According to police, the Royal Canadian Mounted Police have begun using 24.2 megapixel DSLR cameras with 50mm lenses affixed to spotting scopes to snipe distracted drivers in the act. Once a driver is caught by an RCMP officer’s camera, that officer radios a nearby colleague, directing him or her to pull the offending driver over.
The cameras can catch drivers in the act from three-quarters of a mile away, according to the Mounties. “Absolutely, we’ve got a viewing distance greater than 1,200 metres,” Constable Melissa Wutke said, according to the CBC.
So far, only officers in British Columbia have begun using this alternative method of traffic enforcement, but the cameras are scattered around the province. Wutke said that the cameras have been “strategically placed division-wide in B.C.”

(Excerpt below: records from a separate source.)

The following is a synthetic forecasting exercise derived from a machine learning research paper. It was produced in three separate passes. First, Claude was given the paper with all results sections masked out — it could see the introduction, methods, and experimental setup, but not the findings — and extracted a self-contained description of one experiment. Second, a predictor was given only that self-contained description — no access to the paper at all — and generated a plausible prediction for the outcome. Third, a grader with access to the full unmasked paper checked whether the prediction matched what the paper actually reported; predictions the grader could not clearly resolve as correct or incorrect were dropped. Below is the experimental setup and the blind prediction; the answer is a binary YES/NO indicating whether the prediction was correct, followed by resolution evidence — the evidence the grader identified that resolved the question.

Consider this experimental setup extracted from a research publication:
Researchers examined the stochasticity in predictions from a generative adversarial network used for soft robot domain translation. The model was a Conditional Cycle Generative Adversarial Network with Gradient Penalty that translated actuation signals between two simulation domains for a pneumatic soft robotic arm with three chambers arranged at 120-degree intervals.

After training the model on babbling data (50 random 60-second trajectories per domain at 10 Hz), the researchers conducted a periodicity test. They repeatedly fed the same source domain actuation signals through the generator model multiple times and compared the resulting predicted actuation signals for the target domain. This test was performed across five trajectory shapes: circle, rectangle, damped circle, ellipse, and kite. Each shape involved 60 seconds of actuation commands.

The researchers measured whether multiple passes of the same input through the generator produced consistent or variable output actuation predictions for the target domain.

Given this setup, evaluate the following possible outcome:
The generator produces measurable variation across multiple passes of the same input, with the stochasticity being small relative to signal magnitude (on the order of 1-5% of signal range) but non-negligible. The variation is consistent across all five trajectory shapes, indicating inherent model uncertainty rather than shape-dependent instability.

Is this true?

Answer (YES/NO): NO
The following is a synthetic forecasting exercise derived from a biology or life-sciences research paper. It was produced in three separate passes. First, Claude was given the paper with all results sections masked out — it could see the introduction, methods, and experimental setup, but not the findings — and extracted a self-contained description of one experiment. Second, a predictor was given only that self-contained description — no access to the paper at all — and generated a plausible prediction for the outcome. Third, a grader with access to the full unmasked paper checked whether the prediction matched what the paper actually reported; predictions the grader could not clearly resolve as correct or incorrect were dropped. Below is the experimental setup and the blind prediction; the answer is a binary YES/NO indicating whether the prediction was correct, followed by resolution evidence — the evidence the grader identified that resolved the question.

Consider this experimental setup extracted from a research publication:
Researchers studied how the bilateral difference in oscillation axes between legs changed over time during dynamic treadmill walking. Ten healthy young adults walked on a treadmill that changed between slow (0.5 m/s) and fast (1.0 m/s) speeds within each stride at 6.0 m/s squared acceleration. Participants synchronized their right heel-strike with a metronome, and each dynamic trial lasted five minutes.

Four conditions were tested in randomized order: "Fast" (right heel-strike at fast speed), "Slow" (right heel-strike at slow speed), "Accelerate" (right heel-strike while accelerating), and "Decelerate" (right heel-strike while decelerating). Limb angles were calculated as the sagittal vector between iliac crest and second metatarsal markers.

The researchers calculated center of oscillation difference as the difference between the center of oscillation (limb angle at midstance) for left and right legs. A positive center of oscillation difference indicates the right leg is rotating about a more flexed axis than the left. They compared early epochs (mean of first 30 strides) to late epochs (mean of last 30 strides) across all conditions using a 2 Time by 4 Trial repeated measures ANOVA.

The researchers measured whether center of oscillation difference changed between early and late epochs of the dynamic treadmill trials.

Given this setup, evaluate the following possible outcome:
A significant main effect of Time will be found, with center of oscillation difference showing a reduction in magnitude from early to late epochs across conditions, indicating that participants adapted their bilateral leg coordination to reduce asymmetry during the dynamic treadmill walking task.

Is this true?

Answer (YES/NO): YES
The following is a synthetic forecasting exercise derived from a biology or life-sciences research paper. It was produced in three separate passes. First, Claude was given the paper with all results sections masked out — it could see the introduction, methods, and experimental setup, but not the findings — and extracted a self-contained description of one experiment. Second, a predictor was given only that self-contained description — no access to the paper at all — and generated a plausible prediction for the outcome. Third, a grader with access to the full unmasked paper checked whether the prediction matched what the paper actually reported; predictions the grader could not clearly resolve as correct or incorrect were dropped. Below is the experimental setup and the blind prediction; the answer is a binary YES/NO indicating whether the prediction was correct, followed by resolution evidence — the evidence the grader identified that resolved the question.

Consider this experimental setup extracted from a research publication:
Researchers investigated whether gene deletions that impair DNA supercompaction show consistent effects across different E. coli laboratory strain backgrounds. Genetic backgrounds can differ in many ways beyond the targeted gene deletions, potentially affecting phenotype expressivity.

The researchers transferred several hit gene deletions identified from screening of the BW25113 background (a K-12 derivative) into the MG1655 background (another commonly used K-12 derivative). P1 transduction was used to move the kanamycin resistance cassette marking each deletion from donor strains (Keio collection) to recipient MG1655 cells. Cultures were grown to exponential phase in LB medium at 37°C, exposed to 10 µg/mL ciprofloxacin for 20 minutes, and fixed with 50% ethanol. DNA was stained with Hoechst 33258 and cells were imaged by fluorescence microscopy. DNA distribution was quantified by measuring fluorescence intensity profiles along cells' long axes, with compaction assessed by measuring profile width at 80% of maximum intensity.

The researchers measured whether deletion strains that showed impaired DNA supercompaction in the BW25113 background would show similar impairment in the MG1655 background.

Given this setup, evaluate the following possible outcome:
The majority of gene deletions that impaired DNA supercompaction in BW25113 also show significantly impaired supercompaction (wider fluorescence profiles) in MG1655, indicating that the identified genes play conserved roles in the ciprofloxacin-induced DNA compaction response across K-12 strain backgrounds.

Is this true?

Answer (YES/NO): NO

RCMP officers have been told to only use the cameras to snap photos of motorists at intersections, not those maneuvering through traffic. For a ticket to hold its own in court, the picture has to clearly show a driver using their phone or actively not paying attention to the road in some other dangerous way—but the police have ways around this guideline.
“If I am the officer operating that scope from 800 metres back and I see somebody looking down at their lap,” Wutke said, “we will have an officer sometimes who will be close to that intersection where the officer can simply walk out and have a look and if they see the electronic device that person will be waved out of traffic and issued a violation ticket.”
Under new distracted driving guidelines, your first fine will run you $543 CAD (roughly $414 in American currency), while the second could cost $888 CAD (about $678).
So if you don’t like senselessly tossing money at the Canadian government, don’t go eating that footlong hero while sitting at a red light. It just might end up costing you a lot more than five six dollars.